My Top Five NOLA reads.

So NOLAnotes issued a NOLA book challenge. Here are my favorites, an incomplete list limited to my top 5 non-fiction books, in no particular order.

  1. Old New Orleans by Stanley Clisby Arthur. A walking tour of the French Quarter written by the man who also wrote Famous New Orleans Drinks & How to Make ‘Em . Old New Orleans is full of interesting historical tidbits; for example, the building that houses The Coffee Pot restaurant on St. Peter was the first home of Antoine’s Restaurant and the buildings known as the “Spanish Stables” on Gov. Nicholls are neither Spanish nor stables (alright, they were stables originally). They were built by a French Creole, Gallien Preval. An exile from the colony of San Dominque, he was an attorney, justice of the peace and judge who was fined for holding a ball on the premises without a permit. A ribald ditty about the dance was a popular tune in the African-American community. Preval also happened to be my great-great-great-great grandfather.
  2. The Pirates Laffite: The Treacherous World of the Corsairs of the Gulf by William C. Davis. This is an interesting book I highly recommend to everyone interested in local history. Do you remember the movie Goodfellas? Where DeNiro and his gang would hijack trucks and steal their cargo, often with the cooperation of the drivers? Jean and Pierre Laffite built an empire doing the same with Spanish ships, whose captains tended to turn over control of their ships rather than risk injury and ill-treatment at the hands of the pirates. The Laffites then sold goods on Grand Terre island or shipped them to city via Bayou Barataria to New Orleans merchants, who avoided paying import duties. The brothers also sold hijacked slaves, a very lucrative business at a time when it was illegal to import slaves into United States territory.The Laffites’ story as told in the book is unseemly, however, at times, humorous and often complicated. Beyond that, the book’s interest lies in Davis’ weaving in little known details of daily life in an era of change for Louisiana, as it transitioned from Spanish colony, to French colony and to American territory and statehood in 1812 and beyond.
  3. New Orleans as It Was: Episodes of Louisiana Life by Henry C. Castellanos.This history of New Orleans was originally published in 1895. It’s a series of vignettes about life in the city, mostly from the early 1800’s to the 1860’s.
  4. The World That Made New Orleans: From Spanish Silver to Congo Square by Ned Sublette.
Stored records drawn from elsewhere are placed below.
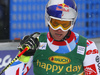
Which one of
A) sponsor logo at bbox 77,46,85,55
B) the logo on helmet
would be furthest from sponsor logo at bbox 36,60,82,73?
the logo on helmet

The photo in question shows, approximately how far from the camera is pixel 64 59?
1974mm

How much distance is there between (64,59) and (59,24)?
1.18 feet

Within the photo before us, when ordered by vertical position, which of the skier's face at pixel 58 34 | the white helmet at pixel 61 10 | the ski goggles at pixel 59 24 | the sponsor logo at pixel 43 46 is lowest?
the sponsor logo at pixel 43 46

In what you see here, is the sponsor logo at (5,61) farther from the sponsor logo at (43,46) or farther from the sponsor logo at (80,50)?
the sponsor logo at (80,50)

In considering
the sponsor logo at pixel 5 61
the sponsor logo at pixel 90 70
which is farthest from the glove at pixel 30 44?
the sponsor logo at pixel 5 61

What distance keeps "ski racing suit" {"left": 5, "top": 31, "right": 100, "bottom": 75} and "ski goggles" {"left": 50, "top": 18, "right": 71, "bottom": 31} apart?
0.56 ft

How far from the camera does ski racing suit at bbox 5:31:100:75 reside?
77.8 inches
Sublette’s book is a thorough examination of the “gumbo” of French, Spanish, African and Haitian cultures that came together in the city’s first 100 years. He makes a strong and fascinating case that New Orleans culture would be far different— Mardi Gras Indians, the Second Line and jazz music may never have existed—had just a few things gone differently in the early days of the French colony.
  5. Bienville’s Dilemma: A Historical Geography of New Orleans by Richard Campanella. An essential guide to understanding how the geography of New Orleans shaped its history from Native American times to post-Katrina. Campanella includes excerpts from the journals of the earliest Europeans to explore and settle the area. One memorable source is a young girl shipped off to New Orleans from France in care of the Ursulines nuns. Her letters back home to her father in the 1730’s give a portrait of the city not unlike what we know today…she says that the men of city are idle and lack industry; interested only in hunting and fishing. Add LSU football and we can see how things never changed around here.

One Response to My Top Five NOLA reads.

  1. Nola on August 31, 2010 at 10:15 am

    I will NEVER have all the NOLA books I want to read finished with! I have the Arthur book already (in to-read pile) and am now adding the other four to my must-get list. THANKS for giving us your list!!